• [TEXT SECTION]:
Configured Feature Generator instance ready for use.

Return type:

FG

Example

# Build FG with file paths
fg = build_fg(
    fg_conf_path="features.json",
    mc_conf_path="model_config.json",
    initializer="xavier_uniform",
    emb_default_device="cuda",
)

# Build FG with configuration dictionary
fg = build_fg(
    fg_conf_path="features.json",
    mc_config={"block1": ["feature1", "feature2"]},
    uses_columns=["block1"],
)

FGParser

class recis.fg.fg_parser.FGParser(conf_file_path, mc_parser, already_hashed=False, hash_in_io=False, lower_case=False, devel_mode=False)[source]

Feature Generation configuration parser and processor.

The FGParser class is responsible for parsing feature generation configuration files, processing feature definitions, and creating structured configurations for the feature generation pipeline. It handles both regular and sequence features, applies various transformations, and manages feature filtering based on model configuration.

Key Features:

Parse JSON configuration files for feature definitions
Filter features based on model configuration requirements
Handle sequence features with proper length and structure
Support feature copying and inheritance
Generate I/O and embedding configurations
Validate and transform feature parameters

already_hashed

Whether input features are already hashed.

• [PROMPT A]: In the Feature Generator documentation, what value is passed as `initializer` in the first `build_fg` example?
• [PROMPT B]: Write the next part of the Feature Generator documentation, starting after the description of `already_hashed`.
The data after the Feature Generator documentation plays no part in this work.

• [SOURCE DATA]:
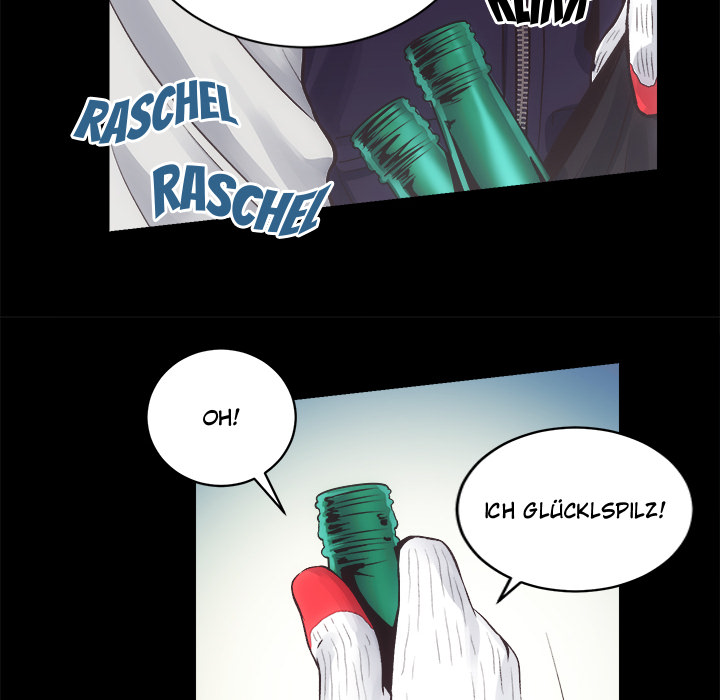 JJ Immobilien - episode 28 - 19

• [WRITTEN ANSWER A]: `"xavier_uniform"`

• [WRITTEN ANSWER B]:
Type:: bool

hash_in_io

Whether to perform hashing in I/O layer.

Type:: bool

mc_parser: Model configuration parser instance.

devel_mode

Whether development mode is enabled.

Type:: bool

multihash_conf_

Multi-hash configuration dictionary.

Type:: dict

fg_conf

Parsed feature generation configuration.

Type:: list

parsed_conf_

Processed feature configurations.

Type:: list

io_conf_

I/O configuration dictionary.

Type:: dict

emb_conf_

Embedding configuration dictionary.

Type:: dict

__init__(conf_file_path, mc_parser, already_hashed=False, hash_in_io=False, lower_case=False, devel_mode=False)[source]

Initialize the FG Parser.

Parameters:

conf_file_path (str) – Path to the feature generation configuration file.
mc_parser – Model configuration parser instance.
already_hashed (bool, optional) – Whether features are already hashed. Defaults to False.
hash_in_io (bool, optional) – Whether to hash in I/O layer. Defaults to False.
lower_case (bool, optional) – Whether to convert keys to lowercase. Defaults to False.
devel_mode (bool, optional) – Whether to enable development mode. Defaults to False.

property emb_configs

Get embedding configurations for all features.

Returns:: Dictionary mapping feature names to embedding configurations.
Return type:: dict

property feature_blocks

Get feature blocks from the model configuration parser.

Returns:: Dictionary mapping block names to feature lists.
Return type:: dict

get_seq_len(fea_name)[source]

Get sequence length for a sequence feature.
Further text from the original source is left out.